Laser scanners build a 3D image. Robot saws and knives cut at the right
places. The system is kind of slow and rather complicated. About two more
generations of development are needed.

Automated fruit picking for delicate fruits is still a research project. There
are lots of slow demo systems with robot arms. 1 apple per second is the state
of the art.

In practice, most fruit is picked using mechanical systems such as a tree-
shaker that makes all the fruit fall off.

[1]
[https://www.youtube.com/watch?v=za2dsB0qrMg](https://www.youtube.com/watch?v=za2dsB0qrMg)
[2]
[https://www.youtube.com/watch?v=TBcWZcjXr-I](https://www.youtube.com/watch?v=TBcWZcjXr-I)

------
dharma1
Everyone thinks it's the blue collar jobs that will be lost to automation, but
I guess a lot of office jobs will be too.
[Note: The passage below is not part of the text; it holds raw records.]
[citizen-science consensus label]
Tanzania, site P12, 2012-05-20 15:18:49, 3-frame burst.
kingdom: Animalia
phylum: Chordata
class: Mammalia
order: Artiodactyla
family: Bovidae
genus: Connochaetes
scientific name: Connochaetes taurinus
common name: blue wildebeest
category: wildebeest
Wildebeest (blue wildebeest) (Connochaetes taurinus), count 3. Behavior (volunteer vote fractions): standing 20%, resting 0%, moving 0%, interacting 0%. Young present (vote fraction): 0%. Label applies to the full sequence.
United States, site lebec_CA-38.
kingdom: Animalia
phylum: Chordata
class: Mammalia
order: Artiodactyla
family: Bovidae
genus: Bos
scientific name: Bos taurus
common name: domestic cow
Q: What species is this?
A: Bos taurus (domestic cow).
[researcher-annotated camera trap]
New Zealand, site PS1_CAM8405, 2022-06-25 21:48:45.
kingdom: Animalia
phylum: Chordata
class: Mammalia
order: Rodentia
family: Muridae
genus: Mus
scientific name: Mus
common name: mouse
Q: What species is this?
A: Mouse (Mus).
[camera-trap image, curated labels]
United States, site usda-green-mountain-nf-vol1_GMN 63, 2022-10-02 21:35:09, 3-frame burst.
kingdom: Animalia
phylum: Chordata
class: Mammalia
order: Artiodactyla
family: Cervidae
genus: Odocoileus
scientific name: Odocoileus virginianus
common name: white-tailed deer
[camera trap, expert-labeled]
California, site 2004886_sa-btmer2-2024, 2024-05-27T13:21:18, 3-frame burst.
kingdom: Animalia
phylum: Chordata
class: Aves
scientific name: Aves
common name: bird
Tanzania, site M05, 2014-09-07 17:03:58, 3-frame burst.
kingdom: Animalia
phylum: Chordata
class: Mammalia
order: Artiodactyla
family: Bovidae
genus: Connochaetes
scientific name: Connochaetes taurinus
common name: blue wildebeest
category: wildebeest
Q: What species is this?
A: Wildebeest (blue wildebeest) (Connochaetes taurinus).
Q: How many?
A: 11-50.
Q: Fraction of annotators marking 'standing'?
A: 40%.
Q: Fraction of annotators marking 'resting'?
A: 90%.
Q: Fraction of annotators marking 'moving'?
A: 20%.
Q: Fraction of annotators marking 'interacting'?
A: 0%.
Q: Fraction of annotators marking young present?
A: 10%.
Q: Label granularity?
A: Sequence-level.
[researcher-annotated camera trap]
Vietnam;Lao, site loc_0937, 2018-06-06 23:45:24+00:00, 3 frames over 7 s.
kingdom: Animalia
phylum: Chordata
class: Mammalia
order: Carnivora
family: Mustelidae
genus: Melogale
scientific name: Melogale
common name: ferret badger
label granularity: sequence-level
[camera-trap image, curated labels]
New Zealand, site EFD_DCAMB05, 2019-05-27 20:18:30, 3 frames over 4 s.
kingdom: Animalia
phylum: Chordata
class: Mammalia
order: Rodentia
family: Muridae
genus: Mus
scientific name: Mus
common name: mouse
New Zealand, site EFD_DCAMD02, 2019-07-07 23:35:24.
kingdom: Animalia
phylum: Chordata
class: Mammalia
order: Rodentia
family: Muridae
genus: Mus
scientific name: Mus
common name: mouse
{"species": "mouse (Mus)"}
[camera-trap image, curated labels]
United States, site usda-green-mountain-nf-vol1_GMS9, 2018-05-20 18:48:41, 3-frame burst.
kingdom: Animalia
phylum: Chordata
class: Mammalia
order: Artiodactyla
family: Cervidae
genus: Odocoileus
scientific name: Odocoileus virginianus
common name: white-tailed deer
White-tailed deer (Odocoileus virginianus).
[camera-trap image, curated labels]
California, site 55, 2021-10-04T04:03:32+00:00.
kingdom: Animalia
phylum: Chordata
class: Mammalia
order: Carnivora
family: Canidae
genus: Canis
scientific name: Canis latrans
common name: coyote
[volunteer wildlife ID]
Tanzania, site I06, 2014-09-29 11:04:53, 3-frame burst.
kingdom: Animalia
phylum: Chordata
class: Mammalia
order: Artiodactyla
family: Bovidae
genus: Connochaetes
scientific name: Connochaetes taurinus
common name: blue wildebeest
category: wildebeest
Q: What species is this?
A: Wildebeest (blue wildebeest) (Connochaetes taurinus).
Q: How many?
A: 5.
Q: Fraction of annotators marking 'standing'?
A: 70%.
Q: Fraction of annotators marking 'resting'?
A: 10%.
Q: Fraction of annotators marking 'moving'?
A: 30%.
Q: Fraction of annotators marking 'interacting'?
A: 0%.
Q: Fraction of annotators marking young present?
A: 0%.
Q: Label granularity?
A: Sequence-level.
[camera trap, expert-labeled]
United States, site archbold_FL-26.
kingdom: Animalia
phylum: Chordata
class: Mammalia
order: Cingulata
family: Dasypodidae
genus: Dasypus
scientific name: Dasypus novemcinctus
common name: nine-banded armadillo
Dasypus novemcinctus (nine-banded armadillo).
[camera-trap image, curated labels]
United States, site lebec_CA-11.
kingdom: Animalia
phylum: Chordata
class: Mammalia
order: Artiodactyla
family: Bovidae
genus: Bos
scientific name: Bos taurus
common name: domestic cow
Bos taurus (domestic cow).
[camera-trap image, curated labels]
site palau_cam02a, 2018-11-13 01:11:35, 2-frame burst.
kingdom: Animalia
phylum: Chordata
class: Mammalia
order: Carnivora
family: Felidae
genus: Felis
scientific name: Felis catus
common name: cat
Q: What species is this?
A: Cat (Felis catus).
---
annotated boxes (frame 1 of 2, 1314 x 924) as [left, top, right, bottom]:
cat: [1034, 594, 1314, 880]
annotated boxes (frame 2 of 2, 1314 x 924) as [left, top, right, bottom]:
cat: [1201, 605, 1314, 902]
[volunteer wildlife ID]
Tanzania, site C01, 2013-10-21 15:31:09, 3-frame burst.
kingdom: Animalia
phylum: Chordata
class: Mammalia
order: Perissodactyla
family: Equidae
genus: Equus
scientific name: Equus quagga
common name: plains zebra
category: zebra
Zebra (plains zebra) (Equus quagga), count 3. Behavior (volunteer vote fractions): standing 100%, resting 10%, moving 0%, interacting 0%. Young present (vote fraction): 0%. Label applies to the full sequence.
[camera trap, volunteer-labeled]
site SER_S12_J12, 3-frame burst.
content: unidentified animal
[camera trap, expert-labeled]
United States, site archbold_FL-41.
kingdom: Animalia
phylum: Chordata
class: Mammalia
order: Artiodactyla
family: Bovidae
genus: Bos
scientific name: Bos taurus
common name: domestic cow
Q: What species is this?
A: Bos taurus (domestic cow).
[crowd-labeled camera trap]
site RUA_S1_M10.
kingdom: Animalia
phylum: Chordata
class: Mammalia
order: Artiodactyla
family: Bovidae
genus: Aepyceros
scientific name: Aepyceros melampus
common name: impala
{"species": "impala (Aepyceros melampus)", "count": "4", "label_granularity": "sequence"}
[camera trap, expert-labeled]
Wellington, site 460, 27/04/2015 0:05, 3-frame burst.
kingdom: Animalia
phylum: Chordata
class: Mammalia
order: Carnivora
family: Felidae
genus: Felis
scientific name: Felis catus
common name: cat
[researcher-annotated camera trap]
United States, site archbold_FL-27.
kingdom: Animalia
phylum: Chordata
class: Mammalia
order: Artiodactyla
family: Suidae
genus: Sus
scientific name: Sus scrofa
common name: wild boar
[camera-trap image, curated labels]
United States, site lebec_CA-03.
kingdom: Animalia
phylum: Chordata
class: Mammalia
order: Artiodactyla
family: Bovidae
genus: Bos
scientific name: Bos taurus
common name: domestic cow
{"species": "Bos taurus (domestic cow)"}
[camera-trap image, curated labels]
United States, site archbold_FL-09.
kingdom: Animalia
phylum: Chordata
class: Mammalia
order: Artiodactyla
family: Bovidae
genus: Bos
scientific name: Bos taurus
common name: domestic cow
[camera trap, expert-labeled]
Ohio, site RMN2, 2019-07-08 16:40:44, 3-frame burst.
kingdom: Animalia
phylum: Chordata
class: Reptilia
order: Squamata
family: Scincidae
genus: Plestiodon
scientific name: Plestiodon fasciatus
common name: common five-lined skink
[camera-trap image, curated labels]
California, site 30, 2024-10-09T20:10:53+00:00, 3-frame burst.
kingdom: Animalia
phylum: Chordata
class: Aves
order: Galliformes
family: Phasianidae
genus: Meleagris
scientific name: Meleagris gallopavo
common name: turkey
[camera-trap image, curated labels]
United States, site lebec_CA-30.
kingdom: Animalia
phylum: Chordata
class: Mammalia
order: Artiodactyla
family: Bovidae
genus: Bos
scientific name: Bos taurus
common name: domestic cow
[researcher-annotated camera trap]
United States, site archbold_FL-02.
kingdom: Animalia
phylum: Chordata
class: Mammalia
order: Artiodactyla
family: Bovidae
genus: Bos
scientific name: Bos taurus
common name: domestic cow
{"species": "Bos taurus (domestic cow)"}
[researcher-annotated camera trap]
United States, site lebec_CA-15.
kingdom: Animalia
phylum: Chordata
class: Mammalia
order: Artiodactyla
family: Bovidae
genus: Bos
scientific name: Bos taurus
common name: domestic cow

Especially jobs where the data is easily machine readable, processes can be
online, and the work doesn't require human negotiation.

------
kozikow
I don't know why you would complain about it.

1\. Automate all low skilled jobs.

2\. Create technocratic city-states. Maybe seasteading, maybe something else.

3\. Robots won't be able to vote on things like Trump or Brexit.